--- WRITTEN PROBLEM ---
All entries should be output exactly as they stand.

------ RECORDS SHOWN

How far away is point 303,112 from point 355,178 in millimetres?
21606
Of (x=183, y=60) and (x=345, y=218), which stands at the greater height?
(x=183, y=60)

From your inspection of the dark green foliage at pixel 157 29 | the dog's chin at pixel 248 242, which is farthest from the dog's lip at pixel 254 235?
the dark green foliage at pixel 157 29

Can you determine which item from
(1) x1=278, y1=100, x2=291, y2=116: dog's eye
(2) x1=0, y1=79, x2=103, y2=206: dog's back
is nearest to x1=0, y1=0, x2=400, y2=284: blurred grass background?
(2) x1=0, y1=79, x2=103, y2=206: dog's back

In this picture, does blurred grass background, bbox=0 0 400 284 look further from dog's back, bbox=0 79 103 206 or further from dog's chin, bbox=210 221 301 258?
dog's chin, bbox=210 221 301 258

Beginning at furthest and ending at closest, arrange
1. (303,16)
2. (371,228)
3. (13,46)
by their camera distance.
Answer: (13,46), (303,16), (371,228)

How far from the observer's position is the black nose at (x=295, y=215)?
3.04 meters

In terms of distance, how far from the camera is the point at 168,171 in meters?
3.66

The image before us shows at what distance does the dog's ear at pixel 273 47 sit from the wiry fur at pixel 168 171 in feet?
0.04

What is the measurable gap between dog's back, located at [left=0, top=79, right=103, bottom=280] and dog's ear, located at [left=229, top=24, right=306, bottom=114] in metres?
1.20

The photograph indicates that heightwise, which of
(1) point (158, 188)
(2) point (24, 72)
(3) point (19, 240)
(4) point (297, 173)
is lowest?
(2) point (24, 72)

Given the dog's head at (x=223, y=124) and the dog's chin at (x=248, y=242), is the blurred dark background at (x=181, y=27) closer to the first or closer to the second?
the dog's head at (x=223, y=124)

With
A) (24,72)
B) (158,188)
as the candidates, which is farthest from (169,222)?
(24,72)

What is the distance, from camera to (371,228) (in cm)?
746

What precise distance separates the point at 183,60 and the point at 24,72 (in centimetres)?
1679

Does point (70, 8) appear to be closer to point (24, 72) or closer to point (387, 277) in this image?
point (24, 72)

------------

--- RESPONSE ---
How far away is point 303,112 from point 355,178 in millimetres?
21606
Of (x=183, y=60) and (x=345, y=218), which stands at the greater height?
(x=183, y=60)

From your inspection of the dark green foliage at pixel 157 29 | the dog's chin at pixel 248 242, which is farthest from the dog's lip at pixel 254 235?
the dark green foliage at pixel 157 29

Can you determine which item from
(1) x1=278, y1=100, x2=291, y2=116: dog's eye
(2) x1=0, y1=79, x2=103, y2=206: dog's back
is nearest to x1=0, y1=0, x2=400, y2=284: blurred grass background?
(2) x1=0, y1=79, x2=103, y2=206: dog's back

In this picture, does blurred grass background, bbox=0 0 400 284 look further from dog's back, bbox=0 79 103 206 or further from dog's chin, bbox=210 221 301 258?
dog's chin, bbox=210 221 301 258

Beginning at furthest and ending at closest, arrange
1. (303,16)
2. (371,228)
3. (13,46)
by their camera distance.
Answer: (13,46), (303,16), (371,228)

How far from the observer's position is the black nose at (x=295, y=215)?
3.04 meters

In terms of distance, how far from the camera is the point at 168,171 in meters?
3.66

The image before us shows at what distance does the dog's ear at pixel 273 47 sit from the wiry fur at pixel 168 171 in feet?
0.04

What is the measurable gap between dog's back, located at [left=0, top=79, right=103, bottom=280] and dog's ear, located at [left=229, top=24, right=306, bottom=114] in metres?
1.20

The photograph indicates that heightwise, which of
(1) point (158, 188)
(2) point (24, 72)
(3) point (19, 240)
(4) point (297, 173)
is lowest?
(2) point (24, 72)

Given the dog's head at (x=223, y=124) and the dog's chin at (x=248, y=242), is the blurred dark background at (x=181, y=27) closer to the first or closer to the second?
the dog's head at (x=223, y=124)

With
A) (24,72)
B) (158,188)
as the candidates, which is farthest from (169,222)?
(24,72)

What is the distance, from camera to (371,228) (in cm)?
746

What precise distance separates the point at 183,60 and the point at 24,72 (in centimetres)?
1679

Does point (70, 8) appear to be closer to point (24, 72) or closer to point (387, 277) in this image?
point (24, 72)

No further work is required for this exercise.